* **Action item**:
Would you copy out each line of the records below that includes the word "species"?
==== Data to process
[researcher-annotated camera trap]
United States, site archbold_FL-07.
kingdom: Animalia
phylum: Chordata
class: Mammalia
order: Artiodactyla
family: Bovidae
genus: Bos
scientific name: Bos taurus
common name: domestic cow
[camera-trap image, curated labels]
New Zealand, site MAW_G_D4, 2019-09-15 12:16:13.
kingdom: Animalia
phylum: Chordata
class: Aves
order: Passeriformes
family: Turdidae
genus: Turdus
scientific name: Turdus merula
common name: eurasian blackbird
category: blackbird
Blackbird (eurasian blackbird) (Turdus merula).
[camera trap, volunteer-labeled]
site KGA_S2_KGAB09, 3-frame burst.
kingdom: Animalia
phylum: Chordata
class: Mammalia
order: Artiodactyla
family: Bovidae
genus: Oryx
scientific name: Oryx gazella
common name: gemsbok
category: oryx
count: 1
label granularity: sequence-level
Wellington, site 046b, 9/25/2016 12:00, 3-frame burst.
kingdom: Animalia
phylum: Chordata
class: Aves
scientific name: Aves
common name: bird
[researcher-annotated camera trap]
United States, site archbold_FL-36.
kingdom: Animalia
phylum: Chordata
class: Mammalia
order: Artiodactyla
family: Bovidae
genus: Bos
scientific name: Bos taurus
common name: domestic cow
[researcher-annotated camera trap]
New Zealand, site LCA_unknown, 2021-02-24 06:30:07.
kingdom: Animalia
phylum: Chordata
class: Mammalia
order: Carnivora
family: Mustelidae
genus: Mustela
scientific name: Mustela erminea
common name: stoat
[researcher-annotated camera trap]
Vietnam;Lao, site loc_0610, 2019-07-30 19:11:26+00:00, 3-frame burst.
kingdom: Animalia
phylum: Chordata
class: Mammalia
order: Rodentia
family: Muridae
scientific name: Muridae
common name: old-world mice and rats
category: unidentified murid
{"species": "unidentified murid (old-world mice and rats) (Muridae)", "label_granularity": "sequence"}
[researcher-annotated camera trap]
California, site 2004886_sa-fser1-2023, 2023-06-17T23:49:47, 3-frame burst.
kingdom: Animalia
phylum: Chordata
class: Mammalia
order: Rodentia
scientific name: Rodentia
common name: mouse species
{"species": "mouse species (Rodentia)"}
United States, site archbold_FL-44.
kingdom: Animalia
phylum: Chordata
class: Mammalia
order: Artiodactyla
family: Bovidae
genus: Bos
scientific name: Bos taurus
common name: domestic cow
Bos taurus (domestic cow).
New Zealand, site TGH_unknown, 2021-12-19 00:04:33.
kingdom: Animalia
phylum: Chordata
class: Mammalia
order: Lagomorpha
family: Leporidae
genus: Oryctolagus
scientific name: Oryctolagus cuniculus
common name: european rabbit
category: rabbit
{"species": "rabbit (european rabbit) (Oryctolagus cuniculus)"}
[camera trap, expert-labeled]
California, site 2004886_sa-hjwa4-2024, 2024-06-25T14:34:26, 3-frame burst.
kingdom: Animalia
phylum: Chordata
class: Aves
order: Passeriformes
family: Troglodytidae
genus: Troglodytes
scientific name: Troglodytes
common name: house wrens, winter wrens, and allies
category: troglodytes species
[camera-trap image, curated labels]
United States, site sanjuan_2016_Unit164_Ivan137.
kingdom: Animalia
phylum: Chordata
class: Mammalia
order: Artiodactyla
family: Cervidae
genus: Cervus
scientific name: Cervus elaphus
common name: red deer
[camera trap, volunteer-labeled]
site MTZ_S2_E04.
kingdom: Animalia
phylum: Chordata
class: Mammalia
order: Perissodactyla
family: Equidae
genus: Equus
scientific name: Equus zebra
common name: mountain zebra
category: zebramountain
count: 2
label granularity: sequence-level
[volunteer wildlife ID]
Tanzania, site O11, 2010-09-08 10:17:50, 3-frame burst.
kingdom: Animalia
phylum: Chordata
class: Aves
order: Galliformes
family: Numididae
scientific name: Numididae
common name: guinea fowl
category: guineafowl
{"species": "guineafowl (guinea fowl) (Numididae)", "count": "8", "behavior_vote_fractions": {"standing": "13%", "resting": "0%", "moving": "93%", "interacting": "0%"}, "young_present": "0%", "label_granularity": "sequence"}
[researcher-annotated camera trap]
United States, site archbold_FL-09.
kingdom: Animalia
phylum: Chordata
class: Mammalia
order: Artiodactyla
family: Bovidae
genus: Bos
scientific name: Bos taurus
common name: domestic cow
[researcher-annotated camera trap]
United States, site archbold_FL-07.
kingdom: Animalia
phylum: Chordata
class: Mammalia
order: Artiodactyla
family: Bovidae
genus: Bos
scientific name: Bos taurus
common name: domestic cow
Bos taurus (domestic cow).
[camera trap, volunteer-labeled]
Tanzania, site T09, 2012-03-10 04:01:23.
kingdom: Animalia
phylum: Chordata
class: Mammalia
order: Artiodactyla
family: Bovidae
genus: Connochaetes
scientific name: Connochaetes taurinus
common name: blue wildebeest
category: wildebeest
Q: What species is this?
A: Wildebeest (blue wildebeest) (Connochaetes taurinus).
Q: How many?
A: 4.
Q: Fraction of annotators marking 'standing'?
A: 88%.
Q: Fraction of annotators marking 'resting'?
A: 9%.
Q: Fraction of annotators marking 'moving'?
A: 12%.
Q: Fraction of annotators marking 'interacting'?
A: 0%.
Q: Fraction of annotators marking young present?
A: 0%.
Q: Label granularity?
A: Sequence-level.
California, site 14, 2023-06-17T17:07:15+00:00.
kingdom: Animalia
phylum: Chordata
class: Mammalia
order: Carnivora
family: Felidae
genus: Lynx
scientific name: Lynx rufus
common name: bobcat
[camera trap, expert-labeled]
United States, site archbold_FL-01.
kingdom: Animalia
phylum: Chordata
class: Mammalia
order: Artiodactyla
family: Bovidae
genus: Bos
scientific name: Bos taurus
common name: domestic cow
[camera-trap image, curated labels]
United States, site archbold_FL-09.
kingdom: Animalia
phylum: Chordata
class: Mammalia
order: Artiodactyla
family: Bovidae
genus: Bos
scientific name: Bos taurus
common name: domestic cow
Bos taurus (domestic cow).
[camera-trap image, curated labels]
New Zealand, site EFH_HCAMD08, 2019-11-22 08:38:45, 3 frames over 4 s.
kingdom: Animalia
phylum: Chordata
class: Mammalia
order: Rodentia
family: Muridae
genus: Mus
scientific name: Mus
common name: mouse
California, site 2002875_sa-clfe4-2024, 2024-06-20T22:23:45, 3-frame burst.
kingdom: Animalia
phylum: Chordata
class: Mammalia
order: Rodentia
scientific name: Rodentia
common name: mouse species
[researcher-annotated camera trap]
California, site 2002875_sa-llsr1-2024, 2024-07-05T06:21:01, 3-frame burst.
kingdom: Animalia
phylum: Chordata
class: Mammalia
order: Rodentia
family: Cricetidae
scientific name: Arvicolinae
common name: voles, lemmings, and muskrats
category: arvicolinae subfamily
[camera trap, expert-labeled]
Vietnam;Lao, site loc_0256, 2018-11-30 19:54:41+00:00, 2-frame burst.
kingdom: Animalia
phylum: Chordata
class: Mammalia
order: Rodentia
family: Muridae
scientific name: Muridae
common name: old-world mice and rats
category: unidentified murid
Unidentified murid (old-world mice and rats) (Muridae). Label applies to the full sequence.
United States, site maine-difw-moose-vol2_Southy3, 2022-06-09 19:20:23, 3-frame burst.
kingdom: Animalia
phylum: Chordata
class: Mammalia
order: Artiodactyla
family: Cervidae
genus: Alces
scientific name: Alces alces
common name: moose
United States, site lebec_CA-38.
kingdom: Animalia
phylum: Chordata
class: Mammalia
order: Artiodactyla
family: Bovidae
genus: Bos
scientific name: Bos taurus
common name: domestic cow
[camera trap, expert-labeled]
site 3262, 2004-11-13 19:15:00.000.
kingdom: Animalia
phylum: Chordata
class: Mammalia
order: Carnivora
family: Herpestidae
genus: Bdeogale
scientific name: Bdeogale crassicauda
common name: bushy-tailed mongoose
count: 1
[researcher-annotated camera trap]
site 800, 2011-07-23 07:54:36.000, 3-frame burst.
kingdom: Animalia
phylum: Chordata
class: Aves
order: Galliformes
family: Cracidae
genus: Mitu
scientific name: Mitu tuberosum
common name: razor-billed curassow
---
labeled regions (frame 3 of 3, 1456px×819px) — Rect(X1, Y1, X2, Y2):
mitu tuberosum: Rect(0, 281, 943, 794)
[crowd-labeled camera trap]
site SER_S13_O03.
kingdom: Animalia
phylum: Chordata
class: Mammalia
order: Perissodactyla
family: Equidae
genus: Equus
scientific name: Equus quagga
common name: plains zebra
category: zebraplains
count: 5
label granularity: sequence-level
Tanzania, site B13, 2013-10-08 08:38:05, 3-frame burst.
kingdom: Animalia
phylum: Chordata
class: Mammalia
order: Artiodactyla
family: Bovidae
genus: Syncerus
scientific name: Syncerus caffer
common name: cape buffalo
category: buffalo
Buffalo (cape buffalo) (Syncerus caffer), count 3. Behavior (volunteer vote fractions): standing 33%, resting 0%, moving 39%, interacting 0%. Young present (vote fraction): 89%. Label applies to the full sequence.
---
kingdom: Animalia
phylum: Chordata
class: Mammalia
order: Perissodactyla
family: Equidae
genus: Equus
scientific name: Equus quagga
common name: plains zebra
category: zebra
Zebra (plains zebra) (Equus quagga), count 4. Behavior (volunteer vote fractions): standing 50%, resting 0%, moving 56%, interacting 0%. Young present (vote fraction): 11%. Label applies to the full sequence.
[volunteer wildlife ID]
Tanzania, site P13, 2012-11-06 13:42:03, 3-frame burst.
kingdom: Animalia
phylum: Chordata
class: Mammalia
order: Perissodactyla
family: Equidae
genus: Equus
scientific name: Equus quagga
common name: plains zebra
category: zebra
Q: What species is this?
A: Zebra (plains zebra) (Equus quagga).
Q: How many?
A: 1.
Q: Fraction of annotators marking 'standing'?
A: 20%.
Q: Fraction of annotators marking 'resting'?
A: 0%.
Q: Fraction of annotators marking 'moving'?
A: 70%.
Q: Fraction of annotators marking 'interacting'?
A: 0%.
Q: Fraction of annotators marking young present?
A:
========
* **Reply**:
{"species": "unidentified murid (old-world mice and rats) (Muridae)", "label_granularity": "sequence"}
common name: mouse species
{"species": "mouse species (Rodentia)"}
{"species": "rabbit (european rabbit) (Oryctolagus cuniculus)"}
category: troglodytes species
{"species": "guineafowl (guinea fowl) (Numididae)", "count": "8", "behavior_vote_fractions": {"standing": "13%", "resting": "0%", "moving": "93%", "interacting": "0%"}, "young_present": "0%", "label_granularity": "sequence"}
Q: What species is this?
common name: mouse species
Q: What species is this?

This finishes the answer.